**DOCUMENT EXCERPT:**
● ● ●
Istio Ambient Mesh in Azure Kubernetes Service: A primer

Istio Ambient Mesh – a sidecar-less data plane for Istio – represents true innovation in the years-old service mesh industry as it addresses serious concerns about complexity, manageability, and day-two operations compared to sidecar-based deployments. Workload onboarding, data plane upgrades and CVE patches now become much easier. 

In addition, for large clusters with thousands of Pods, the resources requested by the sidecar containers are an expensive service mesh tax, as the memory usage of the Envoy sidecars grows linearly with the size of the service mesh. Istio Ambient Mesh alleviates these concerns as well.

We at Solo.io spearheaded its development, and recently this new sidecar-less pattern was integrated into the main branch of Istio. Introducing a new proxy architecture with a split for L4/L7 traffic, it’s quickly becoming interesting wherever a non-invasive approach to application networking is needed and where an incremental adoption of service mesh is the preferred path to production. 

We want to validate that the current state of Ambient Mesh can be deployed and used already in managed Kubernetes services, beyond the simple examples using local development clusters, but in setups that approximate more closely real-world scenarios and quasi-production deployments. We chose Azure Kubernetes Service first as we acknowledge its strength and popularity among enterprises and power users, and the availability of multiple options for network plugins in AKS.

Currently, there are 5 main options available for AKS networking:

  • The simpler, older kubenet based on non-CNI implementation based on NAT
  • The Azure CNI with IP assignment for pods from an existing VNet
  • Azure CNI Overlay with a Pod CIDR different from the VNet hosting the nodes
  • Azure CNI with Cilium and IP assignment from an overlay network
  • Bring-your-own CNI mode, where you can choose which CNI to deploy

 

AKS network plugin Istio w/sidecars Istio Ambient Mesh Ambient w/ eBPF
Kubenet YES No (1) No (1)
Azure CNI YES YES NO
Azure CNI Overlay YES YES NO
Azure CNI w/ Cilium YES NO  NO 
BYOCNI w/ Cilium YES NO (2) NO (2)

 

  1. Not being a CNI, AKS with kubenet plugin will not be able to run Ambient Mesh at all
  2. Cilium support is currently tracked in this Istio issue on GitHub

As you can see from the table, the only viable option at this moment is to use Azure CNI without Cilium. As Ambient Mesh matures and starts supporting Cilum and other eBPF-based CNIs we will update this blog with new information to deploy Ambient Mesh with eBPF-accelerated routing tables. Solo.io is committed to work with the Istio upstream community to continue to drive the evolution of Istio Ambient, including integration with Cilium and eBPF, and provide Azure Kubernetes Service users with the best possible service-mesh experience.

Ambient Mesh in Azure Kubernetes Service with Azure CNI

If you want to try Ambient Mesh in Azure Kubernetes Service, you’ll need:

  • An Azure account and the azure-cli command line tool (installation instructions here)
● ● ●
**DIRECTIVES:**
[1] From the Istio Ambient Mesh primer, list every main networking option it gives for Azure Kubernetes Service.
[2] Print everything in the Istio Ambient Mesh primer from "AKS network plugin" down to "NO (2) NO (2)".
The listing after this point comes from a separate source, unrelated to the Istio Ambient Mesh primer.
● ● ●
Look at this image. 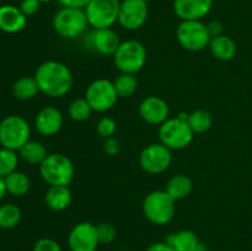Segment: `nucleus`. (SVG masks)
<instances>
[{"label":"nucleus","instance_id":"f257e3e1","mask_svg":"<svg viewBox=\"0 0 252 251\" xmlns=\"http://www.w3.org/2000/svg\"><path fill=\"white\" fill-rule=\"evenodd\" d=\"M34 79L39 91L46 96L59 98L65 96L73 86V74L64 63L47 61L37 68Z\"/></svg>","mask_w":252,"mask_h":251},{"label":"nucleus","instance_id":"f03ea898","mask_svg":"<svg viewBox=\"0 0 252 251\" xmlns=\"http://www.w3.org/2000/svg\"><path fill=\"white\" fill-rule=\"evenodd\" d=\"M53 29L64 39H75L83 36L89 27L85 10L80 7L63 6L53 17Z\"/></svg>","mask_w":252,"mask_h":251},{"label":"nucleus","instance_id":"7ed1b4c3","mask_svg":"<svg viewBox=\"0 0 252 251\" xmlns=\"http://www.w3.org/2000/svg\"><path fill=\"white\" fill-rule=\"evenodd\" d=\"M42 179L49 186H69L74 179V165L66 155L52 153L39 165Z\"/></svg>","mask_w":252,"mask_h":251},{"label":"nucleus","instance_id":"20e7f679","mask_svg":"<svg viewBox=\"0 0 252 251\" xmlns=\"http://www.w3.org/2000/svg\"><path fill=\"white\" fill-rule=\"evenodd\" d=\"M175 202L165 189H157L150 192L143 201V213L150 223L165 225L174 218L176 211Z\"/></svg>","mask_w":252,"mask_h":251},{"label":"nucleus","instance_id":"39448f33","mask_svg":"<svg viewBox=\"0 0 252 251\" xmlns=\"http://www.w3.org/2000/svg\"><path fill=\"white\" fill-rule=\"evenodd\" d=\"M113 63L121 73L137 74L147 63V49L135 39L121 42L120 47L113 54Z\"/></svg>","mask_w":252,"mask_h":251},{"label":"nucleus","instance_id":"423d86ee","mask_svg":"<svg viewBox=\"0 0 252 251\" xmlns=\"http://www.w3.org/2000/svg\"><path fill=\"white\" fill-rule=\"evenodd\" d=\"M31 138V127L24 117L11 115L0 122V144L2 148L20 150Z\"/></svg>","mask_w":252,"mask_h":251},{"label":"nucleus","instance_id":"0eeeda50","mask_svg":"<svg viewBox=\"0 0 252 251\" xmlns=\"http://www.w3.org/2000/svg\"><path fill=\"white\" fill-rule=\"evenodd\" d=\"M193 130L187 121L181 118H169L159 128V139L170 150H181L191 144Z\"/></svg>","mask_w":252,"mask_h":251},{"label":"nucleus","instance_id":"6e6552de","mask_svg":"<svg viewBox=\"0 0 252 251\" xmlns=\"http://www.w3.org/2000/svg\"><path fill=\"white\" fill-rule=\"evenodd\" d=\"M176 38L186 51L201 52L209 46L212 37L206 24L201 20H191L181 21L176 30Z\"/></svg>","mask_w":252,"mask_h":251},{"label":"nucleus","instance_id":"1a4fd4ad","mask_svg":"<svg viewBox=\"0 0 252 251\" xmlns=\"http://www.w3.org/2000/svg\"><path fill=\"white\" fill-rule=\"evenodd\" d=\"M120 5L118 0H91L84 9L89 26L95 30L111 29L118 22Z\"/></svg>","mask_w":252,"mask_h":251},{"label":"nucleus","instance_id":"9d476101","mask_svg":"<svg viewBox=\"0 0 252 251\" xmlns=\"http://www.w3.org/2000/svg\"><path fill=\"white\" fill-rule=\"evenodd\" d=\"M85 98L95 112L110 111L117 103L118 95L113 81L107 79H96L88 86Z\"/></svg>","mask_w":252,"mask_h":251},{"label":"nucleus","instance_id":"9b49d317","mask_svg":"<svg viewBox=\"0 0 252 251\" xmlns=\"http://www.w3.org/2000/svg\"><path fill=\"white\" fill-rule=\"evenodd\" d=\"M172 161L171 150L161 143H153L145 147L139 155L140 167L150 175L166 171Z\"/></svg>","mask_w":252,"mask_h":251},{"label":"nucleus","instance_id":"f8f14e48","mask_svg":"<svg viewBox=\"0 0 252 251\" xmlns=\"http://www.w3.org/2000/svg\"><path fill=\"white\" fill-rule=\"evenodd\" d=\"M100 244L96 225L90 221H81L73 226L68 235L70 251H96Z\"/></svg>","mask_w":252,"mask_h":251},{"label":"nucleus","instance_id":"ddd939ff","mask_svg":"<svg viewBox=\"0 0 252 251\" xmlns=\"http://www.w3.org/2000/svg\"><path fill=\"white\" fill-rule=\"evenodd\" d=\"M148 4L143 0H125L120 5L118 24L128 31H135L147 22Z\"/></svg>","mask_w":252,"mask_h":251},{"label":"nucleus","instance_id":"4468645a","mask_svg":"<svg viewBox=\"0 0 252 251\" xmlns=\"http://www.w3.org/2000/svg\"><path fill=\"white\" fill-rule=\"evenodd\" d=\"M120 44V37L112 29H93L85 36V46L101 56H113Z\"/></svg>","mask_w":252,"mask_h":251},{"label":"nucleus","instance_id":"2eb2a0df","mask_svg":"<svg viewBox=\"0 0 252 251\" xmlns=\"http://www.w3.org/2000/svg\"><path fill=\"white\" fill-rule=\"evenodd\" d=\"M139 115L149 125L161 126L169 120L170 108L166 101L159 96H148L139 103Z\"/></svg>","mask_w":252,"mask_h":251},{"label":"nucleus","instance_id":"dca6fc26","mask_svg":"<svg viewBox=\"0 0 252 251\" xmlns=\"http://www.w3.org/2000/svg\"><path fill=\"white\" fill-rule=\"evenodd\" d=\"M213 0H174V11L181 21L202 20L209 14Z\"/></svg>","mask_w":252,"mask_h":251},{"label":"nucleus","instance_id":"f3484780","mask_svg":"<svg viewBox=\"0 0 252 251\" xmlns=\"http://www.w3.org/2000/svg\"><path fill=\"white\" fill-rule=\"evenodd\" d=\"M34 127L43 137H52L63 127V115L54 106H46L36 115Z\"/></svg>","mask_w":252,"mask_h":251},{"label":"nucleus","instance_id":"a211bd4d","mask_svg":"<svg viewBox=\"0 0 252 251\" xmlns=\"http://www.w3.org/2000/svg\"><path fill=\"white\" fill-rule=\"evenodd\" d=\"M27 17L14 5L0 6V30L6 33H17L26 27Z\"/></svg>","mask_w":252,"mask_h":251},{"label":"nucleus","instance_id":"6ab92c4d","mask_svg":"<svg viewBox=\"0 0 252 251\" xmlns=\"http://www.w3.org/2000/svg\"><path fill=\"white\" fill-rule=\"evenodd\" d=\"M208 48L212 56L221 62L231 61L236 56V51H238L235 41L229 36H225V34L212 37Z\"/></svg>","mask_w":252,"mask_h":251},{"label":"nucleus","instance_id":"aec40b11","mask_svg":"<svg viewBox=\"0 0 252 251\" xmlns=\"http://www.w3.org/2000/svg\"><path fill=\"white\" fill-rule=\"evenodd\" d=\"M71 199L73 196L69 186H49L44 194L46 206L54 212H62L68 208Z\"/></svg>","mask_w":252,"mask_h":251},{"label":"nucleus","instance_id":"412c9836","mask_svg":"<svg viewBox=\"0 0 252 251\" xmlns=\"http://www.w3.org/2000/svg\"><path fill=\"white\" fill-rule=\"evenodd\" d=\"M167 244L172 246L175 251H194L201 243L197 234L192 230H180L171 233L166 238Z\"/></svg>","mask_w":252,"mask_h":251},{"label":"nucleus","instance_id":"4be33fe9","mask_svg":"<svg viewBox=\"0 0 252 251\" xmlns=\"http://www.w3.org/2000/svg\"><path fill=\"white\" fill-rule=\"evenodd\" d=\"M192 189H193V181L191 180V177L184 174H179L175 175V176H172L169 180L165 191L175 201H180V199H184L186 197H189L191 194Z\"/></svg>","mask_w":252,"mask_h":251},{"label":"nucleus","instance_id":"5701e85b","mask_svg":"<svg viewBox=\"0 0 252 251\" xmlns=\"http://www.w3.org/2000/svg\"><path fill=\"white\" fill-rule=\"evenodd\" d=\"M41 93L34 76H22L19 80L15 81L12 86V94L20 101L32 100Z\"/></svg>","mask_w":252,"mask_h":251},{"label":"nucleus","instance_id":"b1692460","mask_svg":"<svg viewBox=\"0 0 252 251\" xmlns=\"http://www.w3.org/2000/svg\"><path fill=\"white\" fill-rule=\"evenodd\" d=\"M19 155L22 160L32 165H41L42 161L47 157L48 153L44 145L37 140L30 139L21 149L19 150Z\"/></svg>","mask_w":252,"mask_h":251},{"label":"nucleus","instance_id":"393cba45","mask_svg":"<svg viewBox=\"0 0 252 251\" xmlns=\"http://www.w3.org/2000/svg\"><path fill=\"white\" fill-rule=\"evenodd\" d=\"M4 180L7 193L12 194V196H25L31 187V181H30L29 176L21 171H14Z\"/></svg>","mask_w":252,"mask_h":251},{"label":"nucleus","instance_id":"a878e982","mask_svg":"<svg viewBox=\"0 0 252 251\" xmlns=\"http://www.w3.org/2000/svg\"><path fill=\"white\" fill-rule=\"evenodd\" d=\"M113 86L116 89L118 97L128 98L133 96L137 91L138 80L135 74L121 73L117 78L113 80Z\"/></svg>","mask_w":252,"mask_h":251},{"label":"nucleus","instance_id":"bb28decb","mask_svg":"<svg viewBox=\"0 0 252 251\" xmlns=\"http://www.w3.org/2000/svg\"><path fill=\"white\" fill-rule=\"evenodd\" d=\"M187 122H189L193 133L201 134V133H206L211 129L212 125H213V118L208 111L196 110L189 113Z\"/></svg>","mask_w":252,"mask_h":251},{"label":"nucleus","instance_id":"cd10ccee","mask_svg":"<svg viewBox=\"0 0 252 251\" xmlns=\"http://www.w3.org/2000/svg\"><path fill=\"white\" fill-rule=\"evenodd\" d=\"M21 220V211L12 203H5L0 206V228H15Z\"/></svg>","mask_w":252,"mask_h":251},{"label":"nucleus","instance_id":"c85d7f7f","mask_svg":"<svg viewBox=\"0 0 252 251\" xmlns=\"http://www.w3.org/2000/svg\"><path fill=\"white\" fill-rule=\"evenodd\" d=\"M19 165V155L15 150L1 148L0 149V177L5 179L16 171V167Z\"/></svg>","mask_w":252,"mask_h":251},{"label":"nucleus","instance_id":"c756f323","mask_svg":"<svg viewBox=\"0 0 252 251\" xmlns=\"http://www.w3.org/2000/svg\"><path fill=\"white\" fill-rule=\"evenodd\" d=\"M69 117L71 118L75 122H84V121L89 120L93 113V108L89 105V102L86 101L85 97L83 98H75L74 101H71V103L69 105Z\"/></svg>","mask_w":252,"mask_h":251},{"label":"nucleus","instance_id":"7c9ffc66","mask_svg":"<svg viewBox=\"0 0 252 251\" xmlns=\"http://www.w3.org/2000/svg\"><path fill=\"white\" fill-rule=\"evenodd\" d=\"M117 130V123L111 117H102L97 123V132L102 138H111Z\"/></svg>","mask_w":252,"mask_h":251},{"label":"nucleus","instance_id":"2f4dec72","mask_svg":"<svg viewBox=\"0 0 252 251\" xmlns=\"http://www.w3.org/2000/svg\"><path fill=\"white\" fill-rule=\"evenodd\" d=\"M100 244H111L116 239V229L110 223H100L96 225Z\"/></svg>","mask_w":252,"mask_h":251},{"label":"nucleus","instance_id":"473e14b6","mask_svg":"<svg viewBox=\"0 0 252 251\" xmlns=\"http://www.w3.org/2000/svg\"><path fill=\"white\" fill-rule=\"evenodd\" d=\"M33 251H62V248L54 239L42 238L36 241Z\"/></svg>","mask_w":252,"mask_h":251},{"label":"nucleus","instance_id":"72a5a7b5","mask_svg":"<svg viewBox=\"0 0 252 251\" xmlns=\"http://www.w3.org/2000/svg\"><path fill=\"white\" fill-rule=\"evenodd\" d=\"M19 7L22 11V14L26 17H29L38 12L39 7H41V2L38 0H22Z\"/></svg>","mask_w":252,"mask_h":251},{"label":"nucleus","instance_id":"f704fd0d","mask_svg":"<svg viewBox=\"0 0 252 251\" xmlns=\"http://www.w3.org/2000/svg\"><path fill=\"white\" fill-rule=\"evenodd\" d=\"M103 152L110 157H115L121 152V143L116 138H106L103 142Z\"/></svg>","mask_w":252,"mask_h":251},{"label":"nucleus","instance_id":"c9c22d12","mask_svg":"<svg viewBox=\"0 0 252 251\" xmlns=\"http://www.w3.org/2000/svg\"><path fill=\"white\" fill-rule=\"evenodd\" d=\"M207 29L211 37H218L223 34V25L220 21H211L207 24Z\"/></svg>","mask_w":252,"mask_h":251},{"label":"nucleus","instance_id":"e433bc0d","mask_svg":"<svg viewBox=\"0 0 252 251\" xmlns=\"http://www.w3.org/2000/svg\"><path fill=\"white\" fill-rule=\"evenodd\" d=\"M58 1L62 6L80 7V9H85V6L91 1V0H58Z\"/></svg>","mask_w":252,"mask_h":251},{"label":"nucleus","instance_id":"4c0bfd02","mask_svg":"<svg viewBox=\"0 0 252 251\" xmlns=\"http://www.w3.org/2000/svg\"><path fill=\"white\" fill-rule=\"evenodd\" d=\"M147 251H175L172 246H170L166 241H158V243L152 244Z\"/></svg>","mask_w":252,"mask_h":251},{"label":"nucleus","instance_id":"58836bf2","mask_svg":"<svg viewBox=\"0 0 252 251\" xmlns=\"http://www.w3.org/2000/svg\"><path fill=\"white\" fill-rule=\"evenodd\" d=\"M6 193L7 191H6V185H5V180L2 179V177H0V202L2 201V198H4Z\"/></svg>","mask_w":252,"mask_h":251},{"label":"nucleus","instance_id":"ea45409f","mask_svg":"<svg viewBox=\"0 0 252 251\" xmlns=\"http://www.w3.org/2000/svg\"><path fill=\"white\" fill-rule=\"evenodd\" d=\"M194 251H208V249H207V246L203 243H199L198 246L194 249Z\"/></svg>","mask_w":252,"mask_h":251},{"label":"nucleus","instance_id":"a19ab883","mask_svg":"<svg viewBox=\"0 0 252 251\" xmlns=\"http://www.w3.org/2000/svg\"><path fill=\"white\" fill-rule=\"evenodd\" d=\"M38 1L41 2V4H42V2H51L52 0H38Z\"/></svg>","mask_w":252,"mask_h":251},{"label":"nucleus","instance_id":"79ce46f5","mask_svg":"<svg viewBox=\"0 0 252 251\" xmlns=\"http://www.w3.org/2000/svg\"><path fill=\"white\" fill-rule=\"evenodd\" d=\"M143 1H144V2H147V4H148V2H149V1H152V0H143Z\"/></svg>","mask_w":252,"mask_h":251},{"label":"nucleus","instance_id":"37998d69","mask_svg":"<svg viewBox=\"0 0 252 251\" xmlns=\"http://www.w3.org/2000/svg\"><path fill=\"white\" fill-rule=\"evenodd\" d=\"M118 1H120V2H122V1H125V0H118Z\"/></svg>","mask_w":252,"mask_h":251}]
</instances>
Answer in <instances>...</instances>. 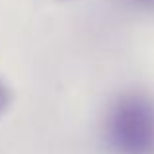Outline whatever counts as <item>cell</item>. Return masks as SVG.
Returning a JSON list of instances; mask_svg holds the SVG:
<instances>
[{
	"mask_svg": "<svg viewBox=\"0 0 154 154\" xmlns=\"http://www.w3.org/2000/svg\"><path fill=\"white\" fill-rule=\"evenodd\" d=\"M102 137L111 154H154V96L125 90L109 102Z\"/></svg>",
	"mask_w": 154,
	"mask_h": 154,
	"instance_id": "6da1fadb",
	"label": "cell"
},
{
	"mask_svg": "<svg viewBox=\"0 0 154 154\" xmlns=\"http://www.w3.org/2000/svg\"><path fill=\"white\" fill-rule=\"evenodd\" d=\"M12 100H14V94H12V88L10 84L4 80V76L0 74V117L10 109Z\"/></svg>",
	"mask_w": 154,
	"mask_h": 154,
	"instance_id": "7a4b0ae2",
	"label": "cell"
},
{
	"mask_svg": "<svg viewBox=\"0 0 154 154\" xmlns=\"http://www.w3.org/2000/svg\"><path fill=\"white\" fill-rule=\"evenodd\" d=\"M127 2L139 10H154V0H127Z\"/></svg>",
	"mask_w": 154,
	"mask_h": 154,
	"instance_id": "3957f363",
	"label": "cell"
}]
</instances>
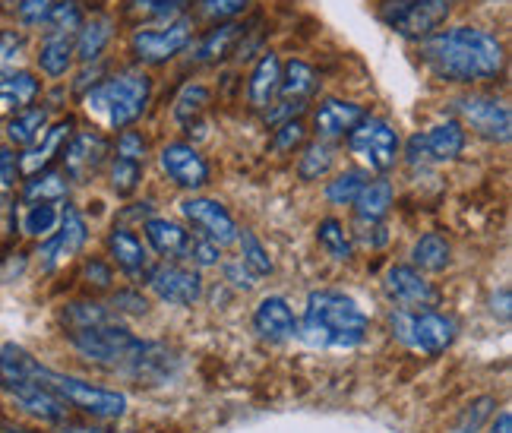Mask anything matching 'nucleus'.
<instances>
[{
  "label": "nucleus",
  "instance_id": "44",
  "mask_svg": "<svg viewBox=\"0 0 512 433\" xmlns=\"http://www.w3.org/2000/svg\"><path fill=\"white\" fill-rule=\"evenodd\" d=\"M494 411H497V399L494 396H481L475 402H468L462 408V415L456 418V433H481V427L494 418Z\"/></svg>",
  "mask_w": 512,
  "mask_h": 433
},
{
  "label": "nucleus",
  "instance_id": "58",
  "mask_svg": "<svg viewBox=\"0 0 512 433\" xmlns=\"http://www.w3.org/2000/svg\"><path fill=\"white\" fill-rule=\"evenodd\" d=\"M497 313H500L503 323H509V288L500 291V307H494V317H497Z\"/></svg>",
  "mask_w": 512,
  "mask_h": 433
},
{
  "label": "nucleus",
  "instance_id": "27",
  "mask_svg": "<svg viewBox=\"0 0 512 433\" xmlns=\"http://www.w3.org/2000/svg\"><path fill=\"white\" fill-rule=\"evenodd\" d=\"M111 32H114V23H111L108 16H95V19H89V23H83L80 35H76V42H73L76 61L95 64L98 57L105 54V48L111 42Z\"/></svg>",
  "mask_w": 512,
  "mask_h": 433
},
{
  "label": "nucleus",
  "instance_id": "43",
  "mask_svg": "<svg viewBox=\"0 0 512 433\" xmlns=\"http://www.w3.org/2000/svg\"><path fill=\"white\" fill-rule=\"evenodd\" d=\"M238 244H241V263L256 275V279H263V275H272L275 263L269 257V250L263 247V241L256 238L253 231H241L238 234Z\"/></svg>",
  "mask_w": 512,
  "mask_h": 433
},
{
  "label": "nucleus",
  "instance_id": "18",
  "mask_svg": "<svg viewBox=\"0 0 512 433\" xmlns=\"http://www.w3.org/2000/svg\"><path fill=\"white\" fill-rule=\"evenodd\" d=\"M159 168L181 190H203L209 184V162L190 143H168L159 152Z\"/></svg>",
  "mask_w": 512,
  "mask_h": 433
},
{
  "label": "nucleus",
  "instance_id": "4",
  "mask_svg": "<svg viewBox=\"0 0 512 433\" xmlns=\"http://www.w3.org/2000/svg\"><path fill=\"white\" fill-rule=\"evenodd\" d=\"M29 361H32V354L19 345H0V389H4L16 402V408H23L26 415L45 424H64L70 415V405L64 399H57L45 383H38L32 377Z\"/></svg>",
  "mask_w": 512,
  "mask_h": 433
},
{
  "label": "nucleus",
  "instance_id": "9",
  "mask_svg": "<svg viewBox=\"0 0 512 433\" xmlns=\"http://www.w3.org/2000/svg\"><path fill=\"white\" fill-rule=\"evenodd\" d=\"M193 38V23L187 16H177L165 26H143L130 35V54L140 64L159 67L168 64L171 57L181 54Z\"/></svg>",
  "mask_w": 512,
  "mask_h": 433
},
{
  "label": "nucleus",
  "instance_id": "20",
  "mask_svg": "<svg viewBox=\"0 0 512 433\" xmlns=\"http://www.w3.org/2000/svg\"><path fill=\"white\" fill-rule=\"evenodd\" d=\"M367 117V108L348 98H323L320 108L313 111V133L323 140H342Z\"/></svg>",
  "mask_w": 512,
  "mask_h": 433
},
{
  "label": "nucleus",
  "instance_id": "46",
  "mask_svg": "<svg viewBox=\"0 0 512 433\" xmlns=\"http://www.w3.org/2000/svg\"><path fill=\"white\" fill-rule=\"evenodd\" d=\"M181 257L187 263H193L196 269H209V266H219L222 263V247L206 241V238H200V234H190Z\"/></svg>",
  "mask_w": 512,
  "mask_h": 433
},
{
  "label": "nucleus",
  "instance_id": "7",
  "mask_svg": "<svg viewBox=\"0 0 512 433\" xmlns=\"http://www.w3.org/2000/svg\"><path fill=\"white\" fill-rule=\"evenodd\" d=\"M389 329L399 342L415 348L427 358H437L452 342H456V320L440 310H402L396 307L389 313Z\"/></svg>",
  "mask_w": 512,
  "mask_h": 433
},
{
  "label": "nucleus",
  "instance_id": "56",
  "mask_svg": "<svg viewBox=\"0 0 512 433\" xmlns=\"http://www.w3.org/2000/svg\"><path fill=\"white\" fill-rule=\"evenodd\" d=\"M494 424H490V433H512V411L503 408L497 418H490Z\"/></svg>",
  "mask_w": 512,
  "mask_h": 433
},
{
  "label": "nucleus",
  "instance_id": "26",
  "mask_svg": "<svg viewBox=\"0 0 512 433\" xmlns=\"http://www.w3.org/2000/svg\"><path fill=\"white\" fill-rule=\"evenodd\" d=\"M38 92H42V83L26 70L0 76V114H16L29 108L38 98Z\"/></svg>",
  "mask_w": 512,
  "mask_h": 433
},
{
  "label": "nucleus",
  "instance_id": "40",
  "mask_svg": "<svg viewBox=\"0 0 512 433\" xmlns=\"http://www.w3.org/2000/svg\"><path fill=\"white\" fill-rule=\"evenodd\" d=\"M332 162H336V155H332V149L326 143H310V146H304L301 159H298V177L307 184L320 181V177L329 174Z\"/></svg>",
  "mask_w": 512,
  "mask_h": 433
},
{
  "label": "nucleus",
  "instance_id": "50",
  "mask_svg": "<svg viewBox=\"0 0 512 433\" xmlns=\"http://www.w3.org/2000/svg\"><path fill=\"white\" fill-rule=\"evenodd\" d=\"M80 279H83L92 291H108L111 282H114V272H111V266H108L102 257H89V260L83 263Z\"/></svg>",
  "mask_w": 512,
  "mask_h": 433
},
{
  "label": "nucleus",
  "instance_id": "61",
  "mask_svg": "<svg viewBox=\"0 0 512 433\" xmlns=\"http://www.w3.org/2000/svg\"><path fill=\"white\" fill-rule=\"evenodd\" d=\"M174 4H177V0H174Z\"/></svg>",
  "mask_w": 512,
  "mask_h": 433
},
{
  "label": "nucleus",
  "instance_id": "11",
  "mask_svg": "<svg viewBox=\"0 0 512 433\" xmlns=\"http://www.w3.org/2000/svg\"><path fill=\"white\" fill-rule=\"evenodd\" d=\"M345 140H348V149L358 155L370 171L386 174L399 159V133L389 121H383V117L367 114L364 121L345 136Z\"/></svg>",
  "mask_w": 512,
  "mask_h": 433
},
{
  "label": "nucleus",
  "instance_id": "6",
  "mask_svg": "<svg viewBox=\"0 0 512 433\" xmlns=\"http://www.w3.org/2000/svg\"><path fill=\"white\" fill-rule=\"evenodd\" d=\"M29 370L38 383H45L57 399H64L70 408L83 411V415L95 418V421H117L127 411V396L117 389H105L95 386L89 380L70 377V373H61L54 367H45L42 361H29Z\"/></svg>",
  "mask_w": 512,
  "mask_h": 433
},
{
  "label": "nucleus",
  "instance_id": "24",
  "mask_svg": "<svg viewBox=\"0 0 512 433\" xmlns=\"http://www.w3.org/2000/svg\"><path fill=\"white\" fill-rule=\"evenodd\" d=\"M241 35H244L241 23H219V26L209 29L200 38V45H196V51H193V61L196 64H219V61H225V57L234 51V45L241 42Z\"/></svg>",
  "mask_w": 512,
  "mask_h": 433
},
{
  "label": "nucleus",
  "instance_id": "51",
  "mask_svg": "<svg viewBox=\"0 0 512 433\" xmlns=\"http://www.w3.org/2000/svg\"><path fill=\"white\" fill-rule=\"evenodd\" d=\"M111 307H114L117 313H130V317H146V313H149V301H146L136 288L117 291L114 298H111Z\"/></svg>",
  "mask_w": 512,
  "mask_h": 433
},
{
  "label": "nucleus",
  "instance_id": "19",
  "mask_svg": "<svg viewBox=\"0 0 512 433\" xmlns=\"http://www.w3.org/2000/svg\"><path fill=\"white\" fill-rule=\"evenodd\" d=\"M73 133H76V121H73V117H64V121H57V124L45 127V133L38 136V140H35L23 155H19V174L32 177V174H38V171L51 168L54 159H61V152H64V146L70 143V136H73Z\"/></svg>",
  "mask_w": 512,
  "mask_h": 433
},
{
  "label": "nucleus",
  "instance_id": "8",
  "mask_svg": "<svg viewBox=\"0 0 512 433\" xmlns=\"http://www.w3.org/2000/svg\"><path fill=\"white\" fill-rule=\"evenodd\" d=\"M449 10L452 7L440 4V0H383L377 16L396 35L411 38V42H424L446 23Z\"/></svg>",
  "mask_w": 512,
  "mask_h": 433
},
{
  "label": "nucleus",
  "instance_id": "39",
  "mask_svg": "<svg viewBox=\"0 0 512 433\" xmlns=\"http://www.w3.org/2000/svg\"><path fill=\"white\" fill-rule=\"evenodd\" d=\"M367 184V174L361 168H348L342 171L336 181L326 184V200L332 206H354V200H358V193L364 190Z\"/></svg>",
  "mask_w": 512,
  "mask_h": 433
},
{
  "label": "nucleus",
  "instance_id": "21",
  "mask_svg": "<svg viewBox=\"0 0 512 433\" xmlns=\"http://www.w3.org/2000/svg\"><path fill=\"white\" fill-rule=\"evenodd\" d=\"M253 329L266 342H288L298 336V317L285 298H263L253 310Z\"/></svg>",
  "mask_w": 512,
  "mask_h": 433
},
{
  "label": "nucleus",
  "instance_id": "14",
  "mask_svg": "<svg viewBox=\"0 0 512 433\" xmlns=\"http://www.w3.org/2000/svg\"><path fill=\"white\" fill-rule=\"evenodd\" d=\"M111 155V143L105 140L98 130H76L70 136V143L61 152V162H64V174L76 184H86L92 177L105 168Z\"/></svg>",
● ● ●
**ANSWERS TO THE EXERCISES:**
[1]
- The simpler, older kubenet based on non-CNI implementation based on NAT
- The Azure CNI with IP assignment for pods from an existing VNet
- Azure CNI Overlay with a Pod CIDR different from the VNet hosting the nodes
- Azure CNI with Cilium and IP assignment from an overlay network
- Bring-your-own CNI mode, where you can choose which CNI to deploy

[2]
AKS network plugin Istio w/sidecars Istio Ambient Mesh Ambient w/ eBPF
Kubenet YES No (1) No (1)
Azure CNI YES YES NO
Azure CNI Overlay YES YES NO
Azure CNI w/ Cilium YES NO  NO 
BYOCNI w/ Cilium YES NO (2) NO (2)